Dagegen? Wer würde heute noch sagen, er sei gegen die Nachkriegsmoderne? Wo sie doch allerorten unbeliebt ist und abgerissen oder zur Unkenntlichkeit umgebaut wird. Da muss man doch dafür kämpfen, die letzten authentischen Reste dieser Epoche zu erhalten. Oder etwa nicht?

Nach einem Besuch der Ausstellung „Wenn Gesinnung Form wird“, die derzeit im Sprengel-Museum Hannover gezeigt wird, ist allerdings nicht sicher, ob auch Arne Schmitt für einen Erhalt der Nachkriegsmoderne eintritt. Der 1984 geborene Fotograf präsentiert Deutschlands Nachkriegsmoderne in seinen schwarz-weißen Bildern als verdammt trostlose Orte – noch stärker wird dieser Eindruck in seinem gleichnamigen Buch, in dem er 282 Fotos vorlegt. Belegen die darin versammelten Bilder nicht sämtliche Vorurteile, die draußen in der Welt über die Architektur und den Städtebau jener Epoche längst gefällt wurden – sind sie nicht sogar Kronzeugen für einen Totalabriss und Neuanfang?

Schmitt arrangiert seine Bilder, die er als „Essaysammlung“ bezeichnet, im Buch nach Kapiteln. Diesen hat er strenge Titel gegeben, die direkt den Diskussionen über den Wiederaufbau in jenen, von den Kriegsfolgen besonders stark betroffenen Städten entstammen könnten: „Die Alte Mitte“, „Das Fachwerk brannte zuerst“, „Verdrängung und Wiederkehr“. Andere Kapiteltitel sind Slogans jener Zeit („Wohlstand für alle“), die wie ein bitterer Kommentar über den versammelten Aufnahmen stehen. Viele Bilder aus Städten wie Hamburg, Koblenz, Gießen, Wolfsburg oder Frankfurt am Main könnten auch direkt nach dem Fall des Eisernen Vorhangs in Osteuropa entstanden sein: Lebensfeindliche Architektur, heruntergekommen, durch die ein paar versprengte Menschen ziehen. Manchmal scheint der Fotograf wie ein Ethnologe die merkwürdigen Hinterlassenschaften der Architekturgeneration 1945-75 aufgelesen zu haben. Vor allem die Stadtmöbel jener Zeit wie Springbrunnen, seltsame Rondelle und Pavillons wirken mittlerweile so fremd wie die Relikte einer untergegangenen Kultur.

Schmitts Aufnahmen haben einen beiläufigen, dokumentarischen Gestus.
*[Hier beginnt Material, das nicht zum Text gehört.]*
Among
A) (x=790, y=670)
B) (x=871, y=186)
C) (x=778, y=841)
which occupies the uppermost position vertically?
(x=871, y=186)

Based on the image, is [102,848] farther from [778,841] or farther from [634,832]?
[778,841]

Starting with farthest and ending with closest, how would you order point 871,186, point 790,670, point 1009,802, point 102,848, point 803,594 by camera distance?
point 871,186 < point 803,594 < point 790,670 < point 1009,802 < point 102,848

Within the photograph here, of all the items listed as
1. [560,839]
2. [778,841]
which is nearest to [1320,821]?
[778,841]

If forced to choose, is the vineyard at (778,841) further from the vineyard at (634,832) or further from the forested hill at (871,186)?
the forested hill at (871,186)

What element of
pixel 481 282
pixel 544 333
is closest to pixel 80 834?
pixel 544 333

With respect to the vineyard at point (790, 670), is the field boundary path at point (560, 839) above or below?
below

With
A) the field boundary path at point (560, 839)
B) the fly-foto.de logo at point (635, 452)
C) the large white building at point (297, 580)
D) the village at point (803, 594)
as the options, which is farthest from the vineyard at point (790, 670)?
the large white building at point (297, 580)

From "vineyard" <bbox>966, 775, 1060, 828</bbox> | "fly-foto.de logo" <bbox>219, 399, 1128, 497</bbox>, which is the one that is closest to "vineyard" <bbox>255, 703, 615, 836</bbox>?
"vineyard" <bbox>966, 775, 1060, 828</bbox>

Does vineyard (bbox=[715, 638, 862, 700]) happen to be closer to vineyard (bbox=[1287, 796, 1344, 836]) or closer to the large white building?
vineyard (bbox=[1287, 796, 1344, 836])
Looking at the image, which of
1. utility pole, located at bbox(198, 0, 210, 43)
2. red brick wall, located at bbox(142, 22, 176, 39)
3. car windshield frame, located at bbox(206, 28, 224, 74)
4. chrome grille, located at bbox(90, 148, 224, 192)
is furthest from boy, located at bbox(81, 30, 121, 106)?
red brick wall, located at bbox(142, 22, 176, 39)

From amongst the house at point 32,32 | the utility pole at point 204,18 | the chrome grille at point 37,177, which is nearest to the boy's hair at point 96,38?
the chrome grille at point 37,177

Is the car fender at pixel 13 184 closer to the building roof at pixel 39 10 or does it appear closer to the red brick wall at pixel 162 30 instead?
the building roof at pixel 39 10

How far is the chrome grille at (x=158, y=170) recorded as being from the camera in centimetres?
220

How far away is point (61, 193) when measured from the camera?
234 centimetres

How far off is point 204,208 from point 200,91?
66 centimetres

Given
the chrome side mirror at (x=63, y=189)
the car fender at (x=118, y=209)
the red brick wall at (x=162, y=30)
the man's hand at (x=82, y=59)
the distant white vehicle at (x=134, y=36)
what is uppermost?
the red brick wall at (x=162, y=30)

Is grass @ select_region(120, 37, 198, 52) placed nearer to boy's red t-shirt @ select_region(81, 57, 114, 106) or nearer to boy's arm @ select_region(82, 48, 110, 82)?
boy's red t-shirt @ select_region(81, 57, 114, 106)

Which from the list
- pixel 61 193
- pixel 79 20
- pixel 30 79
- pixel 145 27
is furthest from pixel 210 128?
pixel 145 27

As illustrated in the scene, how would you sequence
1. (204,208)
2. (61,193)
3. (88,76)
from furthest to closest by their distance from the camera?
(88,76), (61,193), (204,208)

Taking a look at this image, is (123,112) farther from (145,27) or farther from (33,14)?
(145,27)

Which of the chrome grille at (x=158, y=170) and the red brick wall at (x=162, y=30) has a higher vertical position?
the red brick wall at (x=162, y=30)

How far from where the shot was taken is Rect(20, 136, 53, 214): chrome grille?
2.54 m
Ziemlich das Gegenteil der grandiosen Hommagen an den architektonischen Alltag, mit denen die Düsseldorfer Fotografenschule von Bernd und Hilla Becher, vor allem aber deren Schüler wie Struth, Ruff, Hütte und Gursky bereits zu einem Zeitpunkt auftraten, als der Architekturdiskurs noch längst nicht das tätschelnde Händchen über die Nachkriegsbauten meinte legen zu müssen.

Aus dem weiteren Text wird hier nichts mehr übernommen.